| PAGE TEXT |
=======
The study took place over 3 years ago, yet this
was the first time that report had been made available to us.
It involved the examination of just 24 children who passed through
Yarl's Wood over a 9 month period. Referrals to the clinicians
were made on the basis of selection by BID, an organisation that
seeks the release of detained Asylum Seekers, which may have led
to a biased sample. Furthermore, much of the information was gathered
from parents themselves, whom we believe were more likely to exaggerate
the situation of their children to seek their release.
Notwithstanding that, the study was undertaken
without any reference to the UK Border Agency or its clinicians.
=======
| ACTIONS TO TAKE |
1 > According to the passage on the Yarl's Wood study, how many children did the study examine, and over what period?
2 > Reproduce the stretch of the Yarl's Wood passage from "The study took" through "or its clinicians.", word for word.

| RECORD SET |
=======
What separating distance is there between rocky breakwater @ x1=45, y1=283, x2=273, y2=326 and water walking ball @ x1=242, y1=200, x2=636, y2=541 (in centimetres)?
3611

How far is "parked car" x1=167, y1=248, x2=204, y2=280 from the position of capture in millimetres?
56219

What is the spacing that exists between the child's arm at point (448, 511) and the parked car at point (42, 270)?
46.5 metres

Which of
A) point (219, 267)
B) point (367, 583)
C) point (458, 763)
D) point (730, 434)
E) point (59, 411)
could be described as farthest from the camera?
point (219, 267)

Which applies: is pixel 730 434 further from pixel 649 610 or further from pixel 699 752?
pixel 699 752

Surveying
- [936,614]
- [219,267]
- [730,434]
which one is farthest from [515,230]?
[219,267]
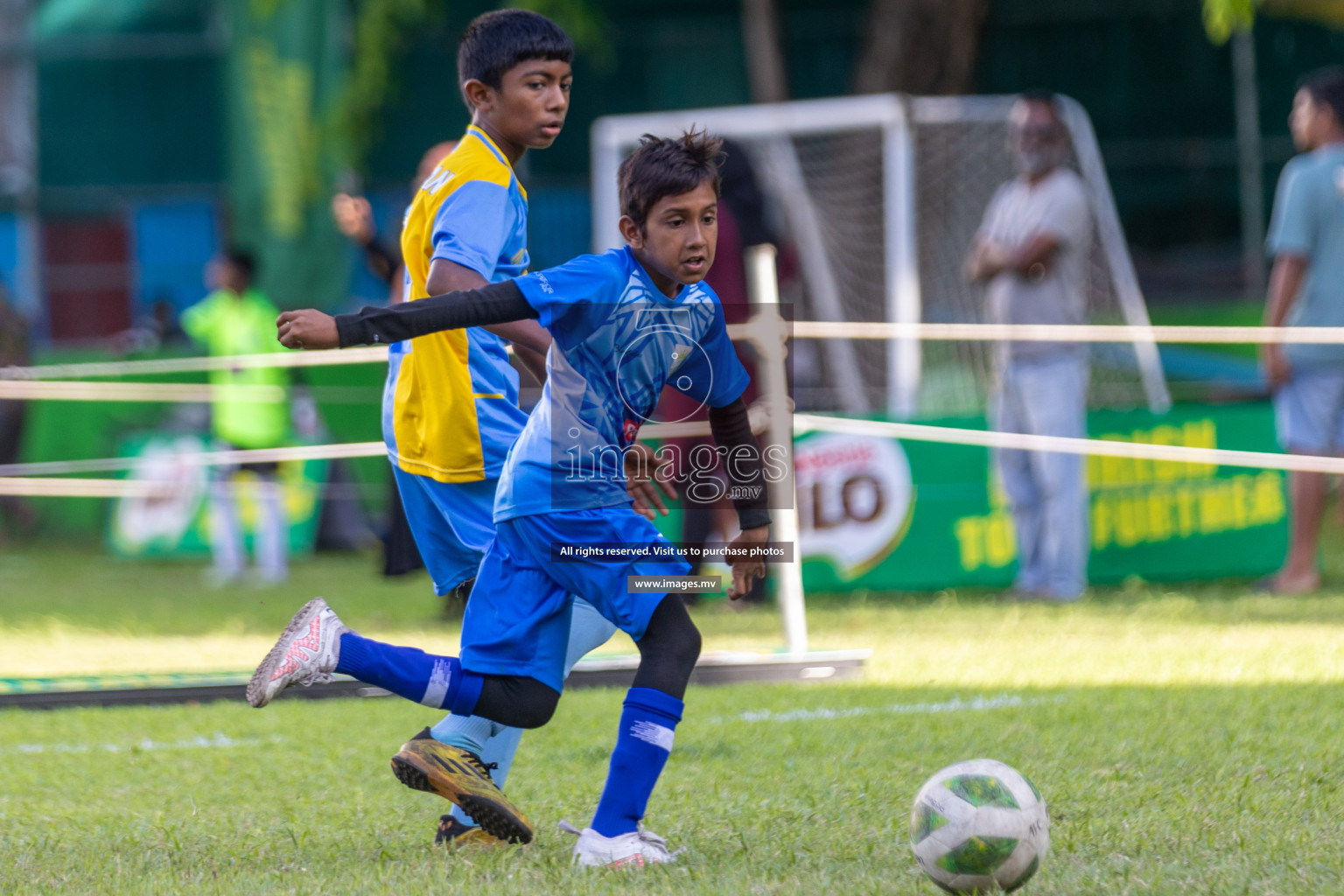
=======
| RESPONSES TO THE TASKS |
1 > 24 children who passed through Yarl's Wood over a 9 month period.

2 >
The study took place over 3 years ago, yet this
was the first time that report had been made available to us.
It involved the examination of just 24 children who passed through
Yarl's Wood over a 9 month period. Referrals to the clinicians
were made on the basis of selection by BID, an organisation that
seeks the release of detained Asylum Seekers, which may have led
to a biased sample. Furthermore, much of the information was gathered
from parents themselves, whom we believe were more likely to exaggerate
the situation of their children to seek their release.
Notwithstanding that, the study was undertaken
without any reference to the UK Border Agency or its clinicians.